## Aplicação da leitura
A. Reproduza fielmente a parte da resenha sobre o filme As Sufragistas que começa em "Essa escolha pelo" e segue até "choradeira da mocinha.".
B. Segundo a resenha sobre o filme As Sufragistas, em que trabalha a personagem Maud Watts?
C. Retome a resenha sobre o filme As Sufragistas a partir do ponto em que ela termina e dê-lhe continuidade.

## Trecho selecionado
────────

22 de março de 2016

As Sufragistas

As Sofredoras

Suffragette, Dir: Sarah Gravon, Reino Unido, 2015, 1h46min
IMDB         Trailer


Um tema pode ser muito nobre, mas a forma de ser mostrado pode estragar tudo. Esse é o caso de As Sufragistas, filme que conta a história das mulheres que lutaram pelo direito ao voto feminino na Inglaterra do início do século XX. Causa mais do que nobre, mas com todos os elementos cinematográficos fora do lugar. 

A trama acompanha a trajetória de uma empregada de uma lavanderia, Maud Watts, a princípio pouco engajada na luta feminina, mas que aos poucos se envolve na causa e se torna uma das líderes do movimento sufragista. 

Essa escolha pelo foco em uma só personagem de trajetória (mega) sofrida já indica o dramalhão que será apresentado na tela. Desnecessário esse foco no drama pessoal, que chega até a despolitizar o filme na medida em que mais importante é o sofrimento imposto à personagem do que a discussão sobre a causa pela qual ela luta. Fica parecendo as toscas novelas da Gloria Perez, sempre com temas ótimos a serem explorados mas que preferem focar na choradeira da mocinha.

────────

## Dados em estudo

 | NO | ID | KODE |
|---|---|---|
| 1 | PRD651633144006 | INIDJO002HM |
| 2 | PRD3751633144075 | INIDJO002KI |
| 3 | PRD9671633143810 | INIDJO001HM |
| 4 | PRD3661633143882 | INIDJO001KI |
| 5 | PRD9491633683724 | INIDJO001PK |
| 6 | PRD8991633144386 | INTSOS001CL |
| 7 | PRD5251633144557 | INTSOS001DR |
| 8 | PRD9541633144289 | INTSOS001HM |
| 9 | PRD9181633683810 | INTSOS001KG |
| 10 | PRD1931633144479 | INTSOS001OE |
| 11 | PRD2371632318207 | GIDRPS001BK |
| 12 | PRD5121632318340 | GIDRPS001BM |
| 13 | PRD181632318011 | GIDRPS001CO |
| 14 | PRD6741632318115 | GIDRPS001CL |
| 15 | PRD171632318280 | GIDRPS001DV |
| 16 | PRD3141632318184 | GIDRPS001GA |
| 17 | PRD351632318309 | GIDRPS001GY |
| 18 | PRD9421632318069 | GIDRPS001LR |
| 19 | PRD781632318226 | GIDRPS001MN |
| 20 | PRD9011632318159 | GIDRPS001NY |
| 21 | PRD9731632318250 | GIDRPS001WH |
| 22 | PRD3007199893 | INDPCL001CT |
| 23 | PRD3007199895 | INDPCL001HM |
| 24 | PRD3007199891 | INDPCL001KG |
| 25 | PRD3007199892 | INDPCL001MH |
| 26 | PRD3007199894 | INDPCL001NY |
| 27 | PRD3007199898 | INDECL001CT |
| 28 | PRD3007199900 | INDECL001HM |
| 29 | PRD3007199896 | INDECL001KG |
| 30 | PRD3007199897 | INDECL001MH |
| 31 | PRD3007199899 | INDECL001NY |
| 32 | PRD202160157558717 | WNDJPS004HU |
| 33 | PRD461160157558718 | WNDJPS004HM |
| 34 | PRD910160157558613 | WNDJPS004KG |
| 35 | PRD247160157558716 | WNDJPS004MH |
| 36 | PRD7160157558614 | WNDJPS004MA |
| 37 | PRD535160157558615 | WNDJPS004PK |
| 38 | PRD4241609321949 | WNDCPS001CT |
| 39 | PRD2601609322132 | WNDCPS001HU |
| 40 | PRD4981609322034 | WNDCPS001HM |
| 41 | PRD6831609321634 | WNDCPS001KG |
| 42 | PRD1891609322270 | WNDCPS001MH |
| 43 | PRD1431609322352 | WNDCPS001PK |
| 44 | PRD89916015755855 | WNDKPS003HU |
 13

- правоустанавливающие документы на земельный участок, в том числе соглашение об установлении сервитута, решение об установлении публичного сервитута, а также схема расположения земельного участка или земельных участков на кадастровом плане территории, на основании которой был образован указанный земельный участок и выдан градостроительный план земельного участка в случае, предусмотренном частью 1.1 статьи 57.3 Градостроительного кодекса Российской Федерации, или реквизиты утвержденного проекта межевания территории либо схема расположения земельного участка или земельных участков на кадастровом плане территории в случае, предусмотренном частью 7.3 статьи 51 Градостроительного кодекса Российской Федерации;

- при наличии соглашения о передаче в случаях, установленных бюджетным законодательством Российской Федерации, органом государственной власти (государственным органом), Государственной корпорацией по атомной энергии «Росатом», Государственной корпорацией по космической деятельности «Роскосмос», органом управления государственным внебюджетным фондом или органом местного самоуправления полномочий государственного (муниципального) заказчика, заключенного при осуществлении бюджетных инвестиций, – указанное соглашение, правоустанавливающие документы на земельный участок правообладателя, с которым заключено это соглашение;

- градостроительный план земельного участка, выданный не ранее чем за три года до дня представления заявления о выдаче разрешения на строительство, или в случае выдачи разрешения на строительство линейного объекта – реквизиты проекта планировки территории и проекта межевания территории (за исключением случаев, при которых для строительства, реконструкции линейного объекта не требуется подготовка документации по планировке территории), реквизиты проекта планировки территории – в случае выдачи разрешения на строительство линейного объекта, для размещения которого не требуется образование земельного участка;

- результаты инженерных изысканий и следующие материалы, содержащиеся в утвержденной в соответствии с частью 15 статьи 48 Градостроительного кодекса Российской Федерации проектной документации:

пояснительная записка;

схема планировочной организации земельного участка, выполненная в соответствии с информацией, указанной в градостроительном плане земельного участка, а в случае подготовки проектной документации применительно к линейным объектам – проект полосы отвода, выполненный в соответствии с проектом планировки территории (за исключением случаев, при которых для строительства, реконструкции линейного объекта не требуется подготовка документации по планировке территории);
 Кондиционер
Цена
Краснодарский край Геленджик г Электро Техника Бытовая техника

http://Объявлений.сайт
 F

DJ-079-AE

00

────────

## Resultados das tarefas
A.
Essa escolha pelo foco em uma só personagem de trajetória (mega) sofrida já indica o dramalhão que será apresentado na tela. Desnecessário esse foco no drama pessoal, que chega até a despolitizar o filme na medida em que mais importante é o sofrimento imposto à personagem do que a discussão sobre a causa pela qual ela luta. Fica parecendo as toscas novelas da Gloria Perez, sempre com temas ótimos a serem explorados mas que preferem focar na choradeira da mocinha.

B. Ela é empregada de uma lavanderia.

C.
Há doses cavalares de maniqueísmo ao criar uma série de homens sádicos e desumanos. O chefe da heroína é um monstro perfeito: só quer que as funcionárias lhe deem lucro e saciem suas taras. A polícia também exerce papel de vilã ao ser apresentada como um grupo "que quer acabar com essas folgadas" (Muahahaha!).  O marido da mocinha é um banana sem muita opinião que quer somente obedecer as convenções sociais. Só há um personagem bem construído na estória que é o chefe da inteligência da polícia, que não age por ódio e mostra respeito pelas sufragistas, e só as persegue porque é seu trabalho. Obviamente existia e ainda existe opressão contra as mulheres, mas o filme chega a quase generalizar tal opressão.

A crítica que faço aqui é a mesma que fiz a filmes como Sniper Americano ou Ponte dos Espiões, pois também não acho que todos os combatentes iraquianos ou que todos os burocratas soviéticos eram sádicos. As Sufragistas segue essa mesma linha ao contar a história de uma heroína contra monstros, não uma luta entre humanos. Em oposição a esses filmes temos boas obras como 12 anos de Escravidão, em que não foi desnecessário se desumanizar o "sinhô", pelo contrário, ele é mostrado como um homem complexo mas extremamente passional, cujo sistema podre me que estava inserido permitiu que extravasasse sua fúria sobre outros. O mesmo se pode dizer do vencedor do Oscar Spotlight em que a culpa dos crimes da igreja é dividida com toda a sociedade bostoniana, sem demonizar os personagens.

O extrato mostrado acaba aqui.